• _Study text_
-.-.-

Ebbing away

The byelection results from the Hindi heartland are the latest signal that the mood is turning among voters who pitched the BJP into power with a huge mandate in 2014 and the aura of invincibility around Narendra Modi and his regime is fading.

Published : Mar 28, 2018 12:30 IST

Prime Minister Narendra Modi with party leaders Amit Shah (right), Lal Krishna Advani and Sushma Swaraj at the BJP parliamentary party meeting in New Delhi on March 23.

Prime Minister Narendra Modi with party leaders Amit Shah (right), Lal Krishna Advani and Sushma Swaraj at the BJP parliamentary party meeting in New Delhi on March 23.

“TIME was when almost the entire Bharatiya Janata Party [BJP] and large segments of the organisations in the Rashtriya Swayamsewak Sangh [RSS]-led Sangh Parivar were absolutely persuaded by party president Amit Shah’s 2014-15 proclamations on uninterrupted BJP rule at the Centre for the next 50 years. Even those who factored in unforeseen political challenges in the future had little doubt that the BJP under the leadership of Prime Minister Narendra Modi and Shah would have an easy ride at least for 15 years. But such conviction is a thing of the past.” These forthright observations were made by a senior BJP leader from Uttar Pradesh to Frontline three days after the party suffered shock defeats in the byelections in Gorakhpur and Phulpur.

Roller coaster “The overwhelming sense that prevails in the party as well as in the larger Sangh Parivar at the moment is that we are in a sort of a political roller coaster. We have the great highs one moment and then the abysmal lows. The month of March 2017 encapsulated this roller-coaster ride. First we recorded a historic win in the Tripura Assembly elections, trouncing the well-entrenched Communist Party of India (Marxist), but that high did not last long,” he said. “In about 10 days we suffered stinging defeats in Uttar Pradesh’s Gorakhpur and Phulpur, constituencies held earlier by Chief Minister Yogi Adityanath and Deputy Chief Minister Keshav Prasad Maurya respectively. While Tripura was wrested by us ending the 25-year-old Left Front regime, we were forced to surrender our 27-year-long absolute domination of Gorakhpur to a loose alliance of the Samajwadi Party [S.P.] and the Bahujan Samaj Party [BSP]. While the coming together of the S.P. and the BSP in Uttar Pradesh led to our defeat, in neighbouring Bihar, our revived alliance with the Janata Dal (United) did not bring any new benefits to us as the opposition Rashtriya Janata Dal [RJD] retained the Araria Lok Sabha constituency and the Jehanabad Assembly seat. Indeed, you never can take the Indian electorate for granted.”

-.-.-

• _Exercise data_
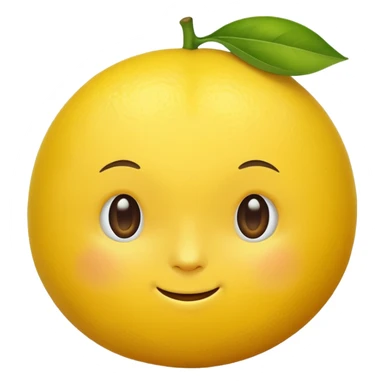 a whole lemon, simple, clear sticker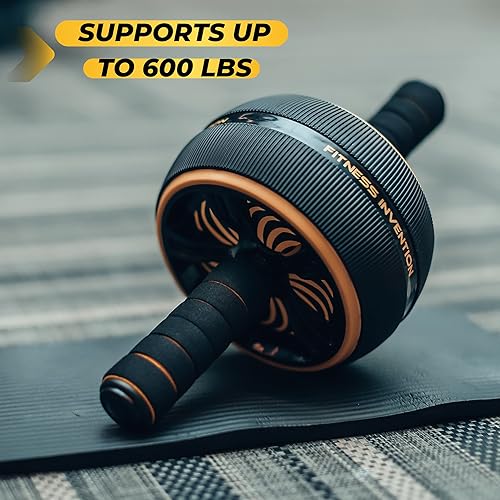 Miniatura 3 de Ab Roller Wheel - Ab Wheel Roller & Knee Mat - Rueda Para Abdominales - Abdominal Wheel - Abs Roller for Men & Women - Home Gym Equipment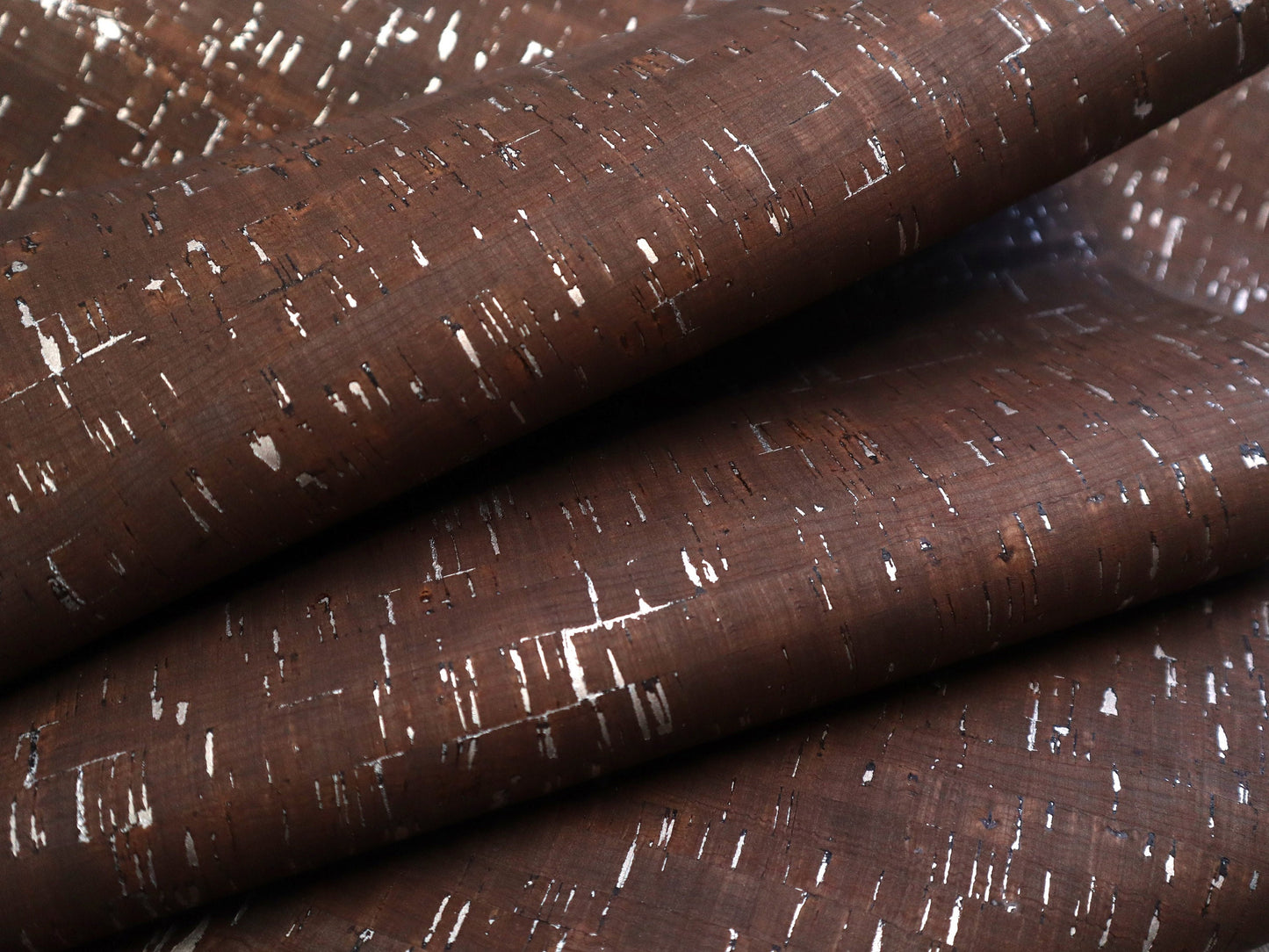 Cork Fabric Roll - Brown with Matte Silver Speck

-.-.-

• _Problem details_
From the byelection article above, copy word for word the passage that opens with the words containing "Ebbing away" and closes with "regime is fading.".

• _Your response_
Ebbing away

The byelection results from the Hindi heartland are the latest signal that the mood is turning among voters who pitched the BJP into power with a huge mandate in 2014 and the aura of invincibility around Narendra Modi and his regime is fading.